Ramadan's entire corpus consists of a steady and unyielding assault on Muslim insularity, self-righteousness, and self-pity. He has been unceasing in his pleas for Muslims to abandon their fearful mistrust of all things infidel and stop clinging to the life raft of the symbols of Islamic religiosity. The single dominant theme in his writings is a rejection of legal formalism and dogmatism in Islamic ethics. The grandson of the man who taught Muslims that "the Qur'an is our constitution" spends page after page denouncing that outlook as superficial and harmful. Ramadan doesn't need to reject Islamic criminal law line by line or to criticize Islamist figures by name because he is playing a bigger, longer-term game of moving Muslims beyond their traditional conception of the Law. This is not lost on conservative Muslims, for whom Ramadan is a very touchy subject. If not for his genealogy, they would have hung Ramadan out to dry long ago.
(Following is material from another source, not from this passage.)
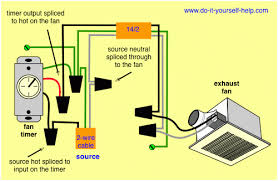 sweet wiring diagram extractor fan light switch inspiring wiring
Ramadan, it is true, is neither a Hirsi Ali nor a Salman Rushdie, who are both self-declared apostates. They have left the community and call to those trapped within. In contrast, Ramadan is an internal critic, to use Michael Walzer's term. Internal critics push their community to change, but they do so from within it, out of love. To follow Berman is to say that Muslims in their mainstream intellectual and religious traditions do not deserve internal critics. They deserve only apostates. As communism in another era had its Arthur Koestlers and Leszek Kolakowskis, so Islamic orthodoxy must have its Rushdies and Hirsi Alis. Islamism is so tainted by Shariah, the Brotherhood, and violence that we must view it as nothing more than another Stalinism or fascism and draw lines in the sand. According to Berman, we must tell Muslims, "Either you are pro-Enlightenment or you are soft on stoning."
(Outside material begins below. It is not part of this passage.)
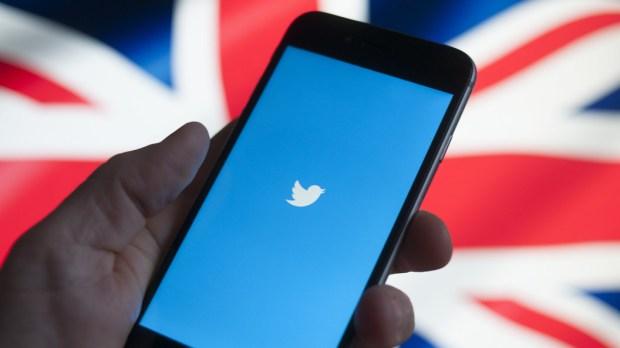А где мы напишем как отметили пятницу Twitter работает со сбоями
But that is both blatant nonsense and pernicious groupthink. We also need to recognize the task of internal critics. As there were socialists who sought to recover a humanist young Marx as a response to Stalin, so there can be Muslims who try to use the resources of their faith to reconcile it with modernity. In short, instead of either Hirsi Ali or Ramadan, we can have both.
Berman wants us to see Ramadan as a gateway drug, but gates open both ways: Why might Ramadan not be a gateway from orthodox Islamism to something else? To be sure, he doesn't confront the darker practices of the Prophet and the Law or of his own grandfather. But while Ramadan's biography of Muhammad, for example, may be banal and artless, it is not pernicious. Internal criticism is not only about facing up to harsh realities; it is also about creative and fruitful forgetting. It is about inventing new stories about your tradition that open up a different future.
Are all good and decent people destined to converge on the same secular, Enlightenment principles? Is every encounter with strangers about sizing them up as friends or enemies once and for all? How should outsiders seek to influence the moral struggles of other communities, especially religious ones? These are not easy questions, and Berman is hardly the first to blink in the face of them and choose comforting pieties over curiosity, complexity, and humility.